» Requirements
Copy only this range: the line with "How far from the photographer's" through the final line of the material, inclusive at both ends.

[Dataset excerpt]

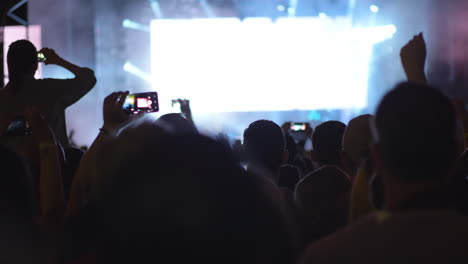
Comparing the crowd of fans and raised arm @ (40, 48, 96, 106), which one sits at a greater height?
raised arm @ (40, 48, 96, 106)

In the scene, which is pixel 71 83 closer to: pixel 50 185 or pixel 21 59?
pixel 21 59

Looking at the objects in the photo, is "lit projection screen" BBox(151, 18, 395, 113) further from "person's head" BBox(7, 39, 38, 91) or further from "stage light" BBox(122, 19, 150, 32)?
"person's head" BBox(7, 39, 38, 91)

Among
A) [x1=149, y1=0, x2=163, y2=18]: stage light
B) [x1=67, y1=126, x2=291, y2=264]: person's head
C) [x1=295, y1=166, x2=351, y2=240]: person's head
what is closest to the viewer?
[x1=67, y1=126, x2=291, y2=264]: person's head

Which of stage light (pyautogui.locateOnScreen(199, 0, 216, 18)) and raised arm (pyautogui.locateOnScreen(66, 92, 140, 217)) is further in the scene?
stage light (pyautogui.locateOnScreen(199, 0, 216, 18))

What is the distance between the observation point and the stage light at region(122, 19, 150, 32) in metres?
12.1

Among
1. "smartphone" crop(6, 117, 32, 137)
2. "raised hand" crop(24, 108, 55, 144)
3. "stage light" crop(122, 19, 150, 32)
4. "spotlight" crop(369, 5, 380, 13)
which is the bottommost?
"smartphone" crop(6, 117, 32, 137)

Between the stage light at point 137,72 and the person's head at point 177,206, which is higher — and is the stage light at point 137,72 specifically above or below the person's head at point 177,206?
above

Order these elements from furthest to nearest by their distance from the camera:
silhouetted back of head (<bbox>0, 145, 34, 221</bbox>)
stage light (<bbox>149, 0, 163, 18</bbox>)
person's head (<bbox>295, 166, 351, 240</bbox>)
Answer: stage light (<bbox>149, 0, 163, 18</bbox>) → person's head (<bbox>295, 166, 351, 240</bbox>) → silhouetted back of head (<bbox>0, 145, 34, 221</bbox>)

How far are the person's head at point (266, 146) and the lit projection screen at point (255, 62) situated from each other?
821 cm

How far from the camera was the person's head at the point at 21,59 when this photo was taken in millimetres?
2578

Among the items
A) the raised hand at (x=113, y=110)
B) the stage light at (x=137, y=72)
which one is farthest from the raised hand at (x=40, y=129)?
the stage light at (x=137, y=72)

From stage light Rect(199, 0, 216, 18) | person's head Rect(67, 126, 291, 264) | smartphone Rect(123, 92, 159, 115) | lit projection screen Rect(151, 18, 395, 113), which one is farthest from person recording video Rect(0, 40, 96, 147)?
stage light Rect(199, 0, 216, 18)

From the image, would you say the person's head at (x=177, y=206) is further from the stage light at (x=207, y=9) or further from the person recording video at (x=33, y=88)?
the stage light at (x=207, y=9)

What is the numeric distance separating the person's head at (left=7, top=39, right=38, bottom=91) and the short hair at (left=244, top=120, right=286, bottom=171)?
3.25ft
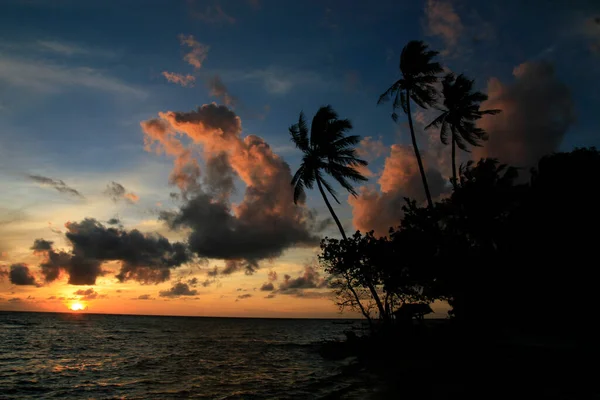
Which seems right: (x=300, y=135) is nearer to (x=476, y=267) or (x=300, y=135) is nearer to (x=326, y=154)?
(x=326, y=154)

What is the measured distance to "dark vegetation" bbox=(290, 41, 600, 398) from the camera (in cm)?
1684

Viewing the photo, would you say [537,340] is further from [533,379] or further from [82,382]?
[82,382]

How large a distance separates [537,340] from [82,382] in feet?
88.8

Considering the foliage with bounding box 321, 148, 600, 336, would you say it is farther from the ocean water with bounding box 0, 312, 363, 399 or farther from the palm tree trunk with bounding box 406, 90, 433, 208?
the ocean water with bounding box 0, 312, 363, 399

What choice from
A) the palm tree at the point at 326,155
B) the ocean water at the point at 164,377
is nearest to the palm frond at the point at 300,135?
the palm tree at the point at 326,155

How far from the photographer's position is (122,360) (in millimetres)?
30922

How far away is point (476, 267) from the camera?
22.8m

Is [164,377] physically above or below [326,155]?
below

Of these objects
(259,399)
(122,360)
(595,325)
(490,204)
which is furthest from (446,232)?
(122,360)

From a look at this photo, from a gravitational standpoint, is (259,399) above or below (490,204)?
below

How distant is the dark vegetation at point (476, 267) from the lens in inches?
663

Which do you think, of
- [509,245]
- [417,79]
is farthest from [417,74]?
[509,245]

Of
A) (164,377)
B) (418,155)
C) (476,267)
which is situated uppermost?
(418,155)

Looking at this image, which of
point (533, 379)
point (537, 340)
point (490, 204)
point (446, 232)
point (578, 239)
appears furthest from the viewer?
point (446, 232)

» The completed task
How far from the photographer's position is (122,360) (in millimetres)?
30922

How far away is point (476, 267) from the camera?
22.8m

Is [164,377] physically above or below [326,155]?
below

Of these objects
(259,399)
(122,360)
(595,325)
(490,204)
which is furthest from (446,232)?
(122,360)

From a look at this photo, from a gravitational standpoint, is (259,399) above or below (490,204)?
below

How distant is the dark vegetation at point (476, 267) from the lens in inches?
663

Which do you think, of
- [509,245]
- [417,79]
is farthest from [417,74]?
[509,245]

Of
A) (164,377)
B) (418,155)
C) (476,267)
which is situated uppermost?
(418,155)

Looking at this image, which of
point (533, 379)
point (537, 340)
point (490, 204)
point (446, 232)
point (578, 239)
appears furthest from the viewer?
point (446, 232)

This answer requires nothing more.